Showtime was also able to scratch out good news from the boxing weekend: its July 17 quadrupleheader drew a healthy 277,000 viewers, an impressive figure for a traditional Friday night Shobox card.
Average viewership improved nearly 10% from Chavez Jr’s Showtime Championship Boxing debut in April, in which he quit on stool after nine rounds versus Andrzej Fonfara. The bout was contested at a catchweight of 172 lbs, as means for Chavez to gradually work his way back down to super middleweight following a 13-month ring hiatus largely due to a lengthy legal battle with former promoter Top Rank as he eventually jumped ship to sign with adviser Al Haymon.
The weight strategy didn’t take, as he not only missed the originally contracted 168 lb. weight limit, but couldn’t even come in at the modified mark of 170 lbs., showing up nearly a full pound heavy during Friday’s weigh-in.

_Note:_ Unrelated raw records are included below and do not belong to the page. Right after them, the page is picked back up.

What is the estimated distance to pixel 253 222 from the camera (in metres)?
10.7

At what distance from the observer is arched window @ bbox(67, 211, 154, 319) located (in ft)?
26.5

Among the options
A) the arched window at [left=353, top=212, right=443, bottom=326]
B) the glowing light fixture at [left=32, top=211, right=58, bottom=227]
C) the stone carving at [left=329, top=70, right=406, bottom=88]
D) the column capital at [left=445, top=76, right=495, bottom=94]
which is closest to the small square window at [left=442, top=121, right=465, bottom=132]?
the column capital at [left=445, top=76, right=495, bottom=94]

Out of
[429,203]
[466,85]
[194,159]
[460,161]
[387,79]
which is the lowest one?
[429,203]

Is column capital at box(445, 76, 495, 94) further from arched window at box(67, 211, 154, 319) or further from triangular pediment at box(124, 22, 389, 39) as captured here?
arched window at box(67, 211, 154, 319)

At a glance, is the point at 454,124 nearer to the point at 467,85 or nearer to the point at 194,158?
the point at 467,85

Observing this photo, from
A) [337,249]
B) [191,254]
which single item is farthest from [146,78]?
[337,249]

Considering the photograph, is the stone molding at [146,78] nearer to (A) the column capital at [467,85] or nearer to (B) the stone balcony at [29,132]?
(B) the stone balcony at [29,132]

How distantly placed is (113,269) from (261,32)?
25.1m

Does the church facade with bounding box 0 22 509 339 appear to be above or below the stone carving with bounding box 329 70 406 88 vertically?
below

While he eventually made his way back to the win column, the performance was poorly received both by viewers at home and among the 9,245 in attendance, most of whom were vocal in disapproval over the recent antics of the son of Mexico’s most revered boxing figure.

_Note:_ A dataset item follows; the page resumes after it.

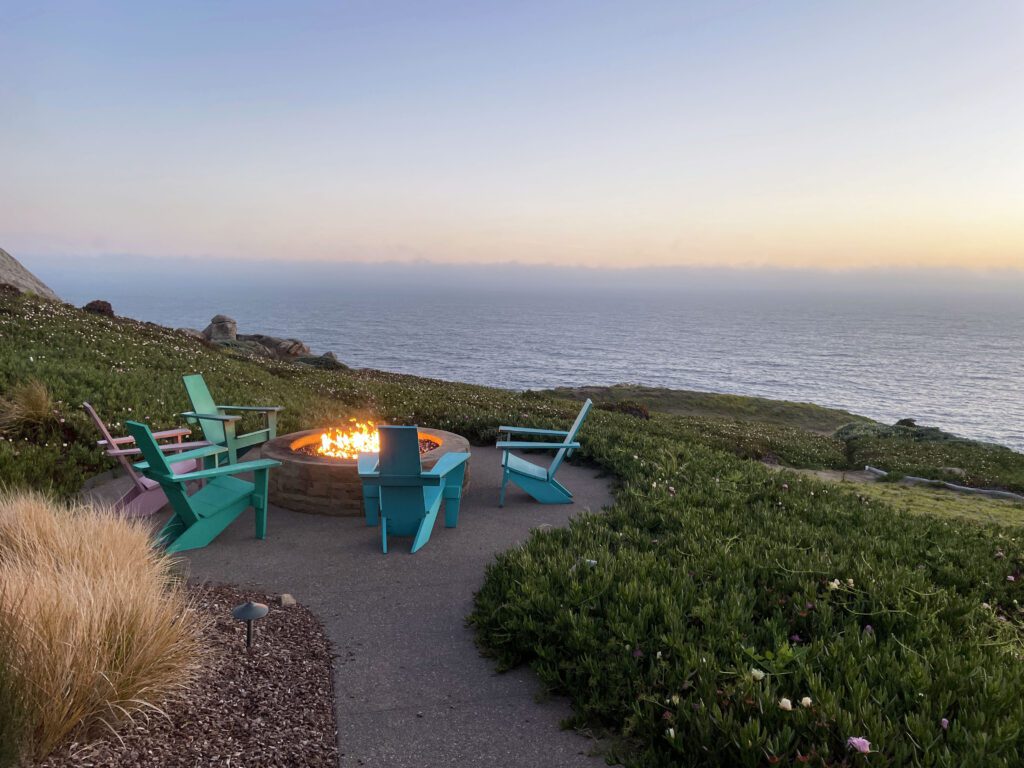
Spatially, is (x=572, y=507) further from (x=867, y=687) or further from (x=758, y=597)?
(x=867, y=687)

Chavez Jr’s last two bouts are a steep fall from grace, as he previously served as one of the sport’s biggest draws. The combined viewership for his two fights in 2015 is lower than the 1.39 million viewers who tuned in for his HBO-televised rematch with over Bryan Vera, the top-rated cable bout of 2014.
Ironically, Chavez Jr. showed up in better shape and offered a stronger performance than was the case in his first fight with Vera, struggling to a 10-round decision. The debatable win was at least countered with a healthy ratings pull of more than 1.4 million viewers.
Also on the July 18 Showtime telecast:
- Amir Imam punched his way to junior welterweight contention with a 4th round knockout win over Fernando Angulo. The opening fight of the telecast averaged 464,000 viewers. The bout marked Imam’s third straight appearance on Showtime.
- McJoe Arroyo claimed a vacant title following a technical unanimous decision over Arthur Villanueva in an awkward battle of unbeaten junior bantamweights. The bout was halted with less than a minute to go in round 10 due to a cut over Villanueva’s right eye. An average of 514,000 viewers tuned in for the Showtime-televised debut for both fighters.
The July 18 card in El Paso—boasting a whopping 17 bouts total—also included live afternoon coverage on CBS.
The main event saw Carl Frampton overcome two knockdowns in the opening round to score a convincing 12-round win over Alejandro Gonzalez Jr. in the second defense of his junior featherweight title. Opening the afternoon telecast, once-promising heavyweight contender Chris Arreola struggled to a 10-round draw with journeyman Fred Kassi, a performance that could very well cost him a targeted (albeit undeserved) shot at unbeaten heavyweight titlist Deontay Wilder atop a planned September 26 NBC primetime telecast.